Throughout this difficult economic cycle, my top goal is to do whatever I can to protect local jobs and get our unemployed and underemployed workers back to work. Other states are hurting their abilities to attract business. For example, Connecticut passed the largest tax increase in their state's history this year while increasing spending. Eleven other states increased taxes this year. Our local taxpayers simply cannot afford a tax increase.
After holding several town hall meetings with constituents and visiting small businesses to listen to job creators, I have taken your concerns with me to Harrisburg. Pennsylvanians want a pro-growth job climate and the legislature has passed various proposals to get our state on the right track to tackle our unemployment rate and create a pro-jobs environment without raising taxes. We should not increase the tax burden on families and small businesses at a time when they can least afford to pay and scare even more jobs away from Pennsylvania.
The General Assembly took a number of steps to make the state more attractive to businesses that are interested in expanding or relocating in Pennsylvania.
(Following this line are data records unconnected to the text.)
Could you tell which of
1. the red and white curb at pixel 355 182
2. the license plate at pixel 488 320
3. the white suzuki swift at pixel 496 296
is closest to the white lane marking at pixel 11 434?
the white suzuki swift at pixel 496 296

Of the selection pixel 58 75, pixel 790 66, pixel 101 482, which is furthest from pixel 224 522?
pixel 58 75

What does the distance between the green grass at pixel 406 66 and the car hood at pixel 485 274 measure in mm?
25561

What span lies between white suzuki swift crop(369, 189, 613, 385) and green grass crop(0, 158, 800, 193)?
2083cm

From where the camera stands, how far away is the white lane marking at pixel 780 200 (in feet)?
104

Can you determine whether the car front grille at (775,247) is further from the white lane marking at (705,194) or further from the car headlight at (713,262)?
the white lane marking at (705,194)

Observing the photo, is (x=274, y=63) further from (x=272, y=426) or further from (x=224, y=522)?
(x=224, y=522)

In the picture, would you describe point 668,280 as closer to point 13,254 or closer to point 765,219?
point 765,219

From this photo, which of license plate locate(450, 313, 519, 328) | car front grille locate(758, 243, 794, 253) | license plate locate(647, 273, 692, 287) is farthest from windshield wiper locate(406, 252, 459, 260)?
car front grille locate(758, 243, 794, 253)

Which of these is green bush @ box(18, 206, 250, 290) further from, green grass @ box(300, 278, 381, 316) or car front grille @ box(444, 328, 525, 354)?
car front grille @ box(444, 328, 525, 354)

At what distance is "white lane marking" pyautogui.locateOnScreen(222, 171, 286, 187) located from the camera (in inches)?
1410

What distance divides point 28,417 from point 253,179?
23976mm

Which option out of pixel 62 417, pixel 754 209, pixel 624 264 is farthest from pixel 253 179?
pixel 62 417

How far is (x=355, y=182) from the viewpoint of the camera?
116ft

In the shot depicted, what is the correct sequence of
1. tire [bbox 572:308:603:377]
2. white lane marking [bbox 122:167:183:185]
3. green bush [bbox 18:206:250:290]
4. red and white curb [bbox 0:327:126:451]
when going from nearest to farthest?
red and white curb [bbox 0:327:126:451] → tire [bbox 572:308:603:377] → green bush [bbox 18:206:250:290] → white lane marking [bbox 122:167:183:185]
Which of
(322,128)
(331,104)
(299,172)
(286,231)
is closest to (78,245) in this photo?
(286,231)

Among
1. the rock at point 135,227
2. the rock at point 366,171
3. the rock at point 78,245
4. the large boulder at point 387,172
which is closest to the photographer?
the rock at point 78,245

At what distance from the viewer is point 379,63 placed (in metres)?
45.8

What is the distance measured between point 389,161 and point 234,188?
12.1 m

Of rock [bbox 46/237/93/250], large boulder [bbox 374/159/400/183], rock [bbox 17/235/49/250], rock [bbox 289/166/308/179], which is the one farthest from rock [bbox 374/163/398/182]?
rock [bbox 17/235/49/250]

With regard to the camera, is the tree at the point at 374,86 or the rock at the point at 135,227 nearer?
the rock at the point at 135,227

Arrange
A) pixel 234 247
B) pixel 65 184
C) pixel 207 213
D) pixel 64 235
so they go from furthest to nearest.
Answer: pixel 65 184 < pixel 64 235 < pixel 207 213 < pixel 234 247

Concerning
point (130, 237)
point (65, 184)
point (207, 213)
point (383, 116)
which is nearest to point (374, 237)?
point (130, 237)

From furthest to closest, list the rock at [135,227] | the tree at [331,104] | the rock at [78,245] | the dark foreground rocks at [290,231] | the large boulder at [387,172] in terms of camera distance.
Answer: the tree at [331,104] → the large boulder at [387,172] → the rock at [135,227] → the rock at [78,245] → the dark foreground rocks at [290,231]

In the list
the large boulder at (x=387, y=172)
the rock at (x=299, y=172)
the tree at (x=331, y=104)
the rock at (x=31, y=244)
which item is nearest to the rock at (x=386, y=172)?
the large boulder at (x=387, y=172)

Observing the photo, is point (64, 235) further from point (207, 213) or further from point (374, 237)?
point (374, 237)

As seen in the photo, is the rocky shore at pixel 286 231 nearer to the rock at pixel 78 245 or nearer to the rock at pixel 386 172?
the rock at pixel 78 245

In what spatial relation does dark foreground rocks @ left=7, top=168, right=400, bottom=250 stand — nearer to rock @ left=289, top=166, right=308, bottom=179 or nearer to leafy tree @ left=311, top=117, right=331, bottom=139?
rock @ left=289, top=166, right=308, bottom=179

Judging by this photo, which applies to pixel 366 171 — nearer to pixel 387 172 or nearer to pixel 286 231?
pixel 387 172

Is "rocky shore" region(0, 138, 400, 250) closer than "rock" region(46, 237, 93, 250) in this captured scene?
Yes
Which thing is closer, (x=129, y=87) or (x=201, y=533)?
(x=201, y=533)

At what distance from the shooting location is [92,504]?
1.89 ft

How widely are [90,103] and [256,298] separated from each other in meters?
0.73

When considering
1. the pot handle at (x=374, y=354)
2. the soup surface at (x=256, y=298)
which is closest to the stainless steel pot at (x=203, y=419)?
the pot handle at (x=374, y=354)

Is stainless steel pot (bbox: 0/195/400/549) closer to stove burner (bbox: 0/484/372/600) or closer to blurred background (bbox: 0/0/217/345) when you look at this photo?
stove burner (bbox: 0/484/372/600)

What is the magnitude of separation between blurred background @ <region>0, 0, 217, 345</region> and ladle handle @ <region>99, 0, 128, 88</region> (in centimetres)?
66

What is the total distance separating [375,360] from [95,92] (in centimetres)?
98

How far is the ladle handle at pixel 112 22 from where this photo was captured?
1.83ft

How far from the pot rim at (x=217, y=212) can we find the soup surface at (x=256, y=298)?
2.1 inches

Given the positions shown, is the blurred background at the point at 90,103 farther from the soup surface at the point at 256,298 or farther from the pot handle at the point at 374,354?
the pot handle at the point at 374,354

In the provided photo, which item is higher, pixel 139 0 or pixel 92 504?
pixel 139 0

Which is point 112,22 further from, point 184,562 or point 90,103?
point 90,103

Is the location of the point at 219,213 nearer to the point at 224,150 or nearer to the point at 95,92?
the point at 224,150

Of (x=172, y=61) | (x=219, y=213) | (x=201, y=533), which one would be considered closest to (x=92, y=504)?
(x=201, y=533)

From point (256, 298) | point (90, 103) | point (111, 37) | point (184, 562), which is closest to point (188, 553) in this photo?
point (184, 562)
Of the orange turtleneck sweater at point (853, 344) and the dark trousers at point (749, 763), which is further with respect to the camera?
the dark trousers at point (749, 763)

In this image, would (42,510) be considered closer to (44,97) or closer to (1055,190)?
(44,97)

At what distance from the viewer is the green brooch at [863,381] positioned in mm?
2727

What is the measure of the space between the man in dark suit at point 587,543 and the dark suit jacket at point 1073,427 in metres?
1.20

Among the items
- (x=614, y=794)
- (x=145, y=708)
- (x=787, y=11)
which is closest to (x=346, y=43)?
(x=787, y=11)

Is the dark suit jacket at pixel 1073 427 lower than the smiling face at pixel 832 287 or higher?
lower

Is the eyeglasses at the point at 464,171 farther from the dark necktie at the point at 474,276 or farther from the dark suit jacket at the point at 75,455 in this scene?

For starters, the Legislature enacted several changes to unemployment compensation, including the creation of a shared-work program, a requirement for some claimants to exhaust severance pay prior to collecting unemployment compensation and a requirement that claimants actively seek new employment to collect benefits.
There is evidence that some of our efforts to promote job growth in the state are beginning to take hold. Preliminary reports indicate the state's unemployment rate dropped to 7.4 percent in May, well below the national average of 9.2 percent. A recent job report ranked Pennsylvania as the eighth-best state for job-seekers, and the state added more than 80,000 jobs from April 2010 to April 2011.
In our area, a new mining project in Schuylkill and Carbon County is expected to create new jobs for local residents. In the Lehigh Valley, Amazon.com, a massive e-commerce company, recently announced they are expanding to create hundreds of full-time jobs due to the state's commitment to jobs and investment.
Marcellus Shale has accounted for 72,000 new jobs over the past two years in Pennsylvania. The Senate is expected to consider some type of fee to ensure we are protecting our environment in the next few months, but we must do so in a way that will not discourage job growth here in Pennsylvania. With the new shale industry, it is my goal to see Pennsylvania become a leader among states in energy production. More importantly, the majority of Americans want to see our nation be energy independent, as it once was, so that we cannot be held hostage by terrorists in the future who hope to strangle our economy with ever-increasing energy prices in the Middle East.
While we must continue to work to ensure displaced workers find gainful employment, it is a positive sign to see the state stem the recent tide of job losses during the recession and begin to grow and hire again.